Your assignment →
Reproduce exactly, from the data that follows, the line with "phylum: Chordata", the line with "A: Bos taurus (domestic cow).", and every line that lies between them.

The records →
%%

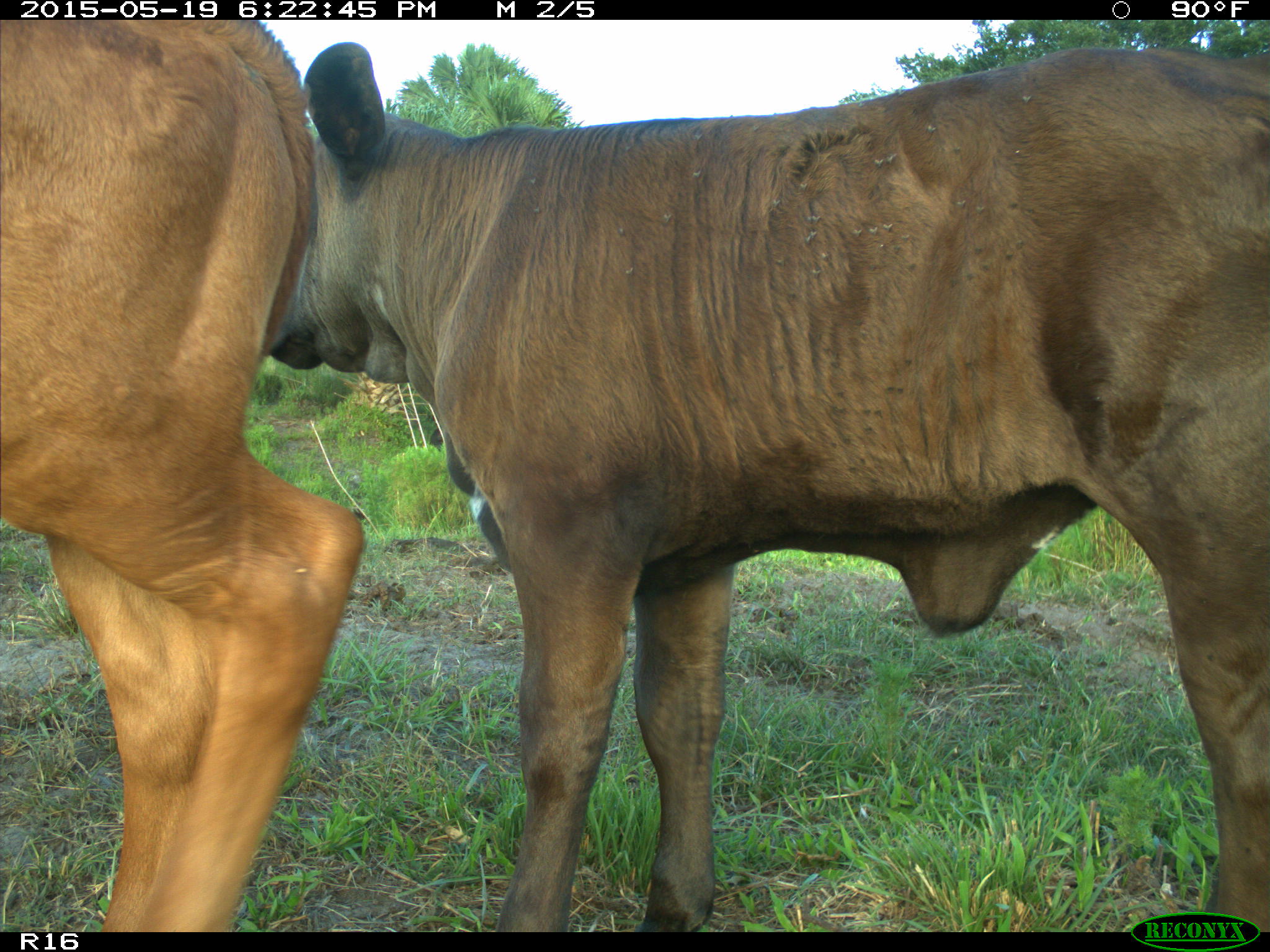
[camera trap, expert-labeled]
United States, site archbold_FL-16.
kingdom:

%%
%%

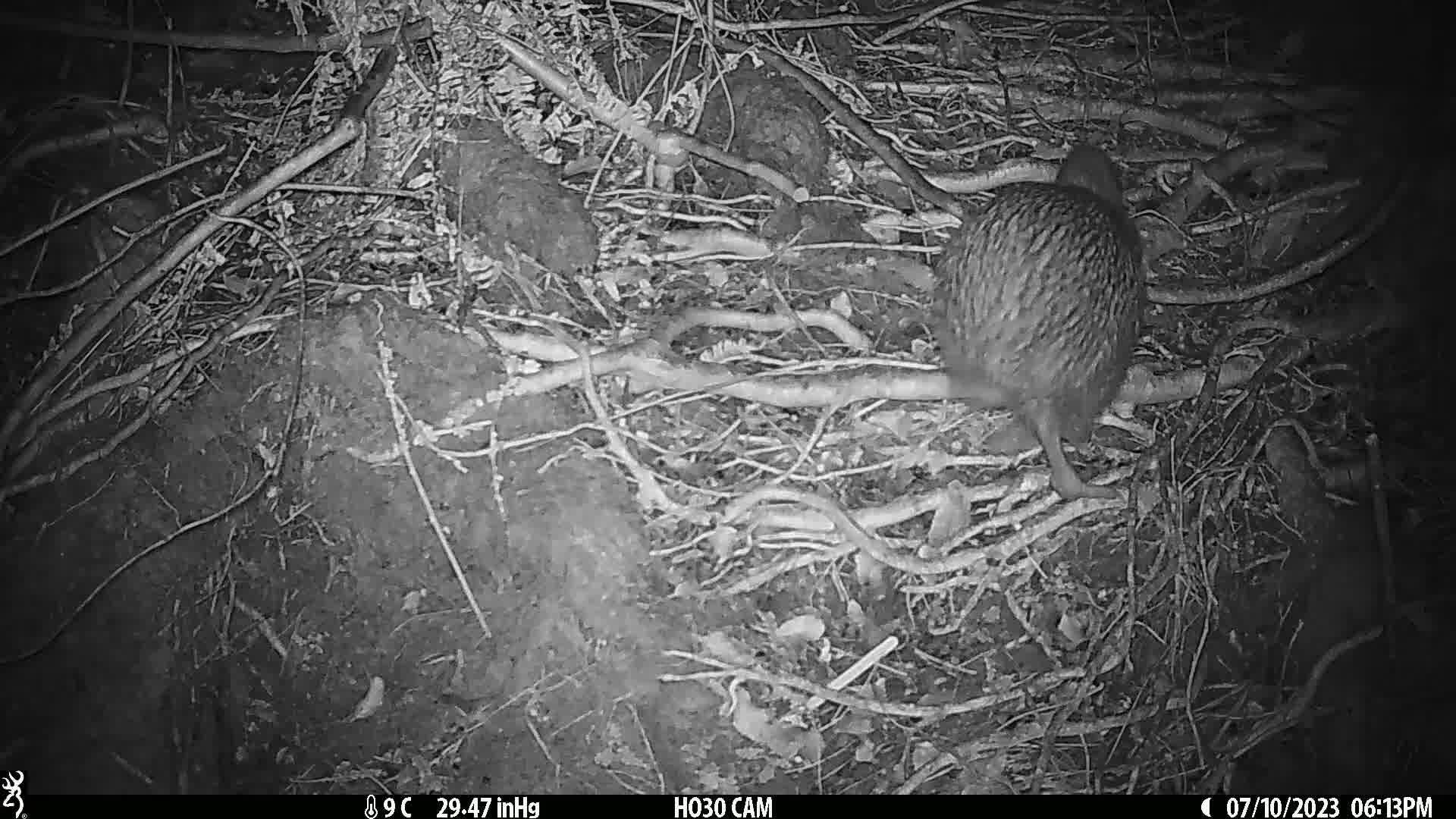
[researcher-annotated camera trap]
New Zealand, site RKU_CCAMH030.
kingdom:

%%
%%

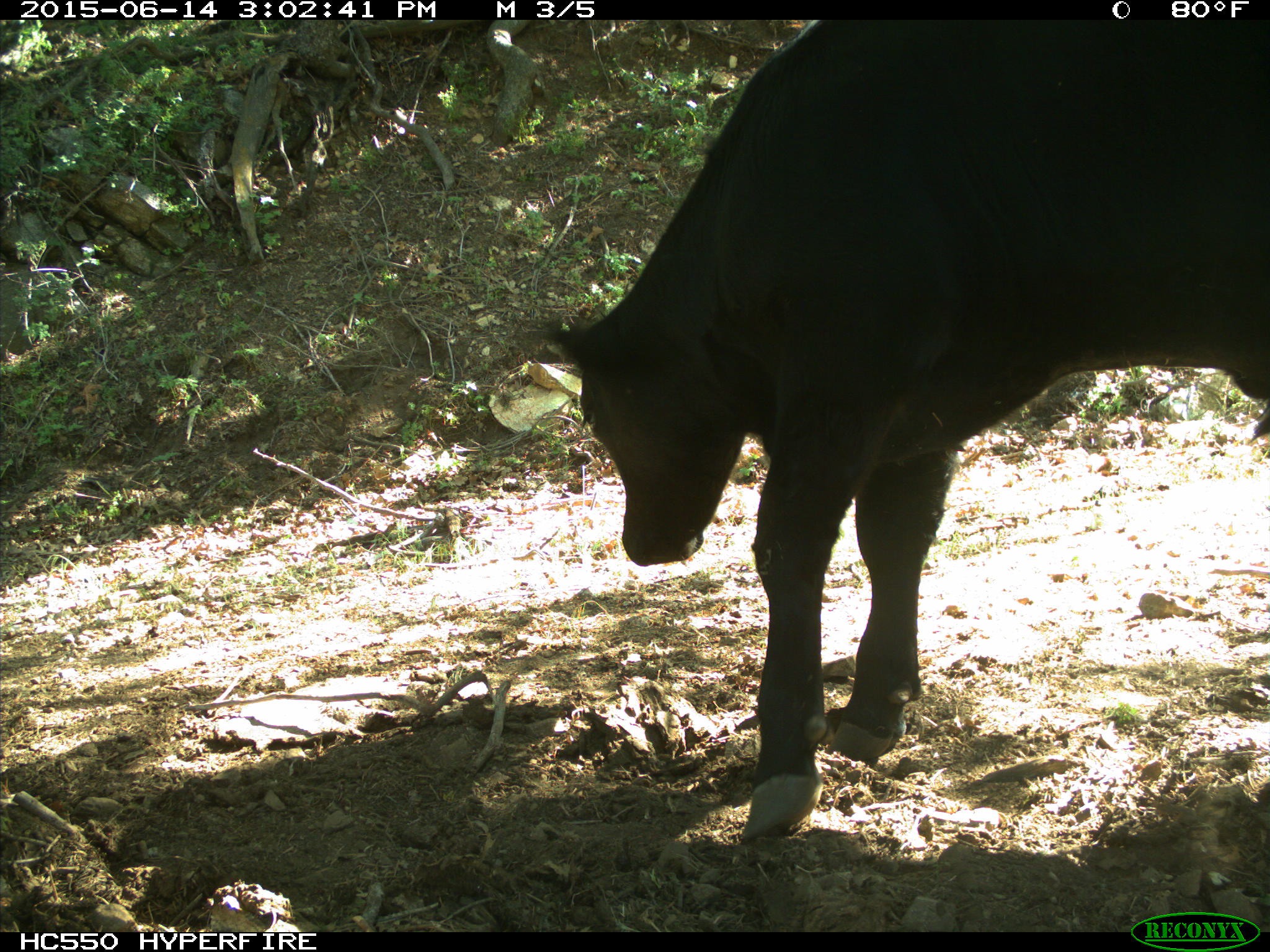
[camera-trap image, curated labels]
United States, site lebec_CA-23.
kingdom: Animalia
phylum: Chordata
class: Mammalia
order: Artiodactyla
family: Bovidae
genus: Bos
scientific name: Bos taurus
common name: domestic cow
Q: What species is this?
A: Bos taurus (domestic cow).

%%

Task output →
phylum: Chordata
class: Mammalia
order: Artiodactyla
family: Bovidae
genus: Bos
scientific name: Bos taurus
common name: domestic cow
Q: What species is this?
A: Bos taurus (domestic cow).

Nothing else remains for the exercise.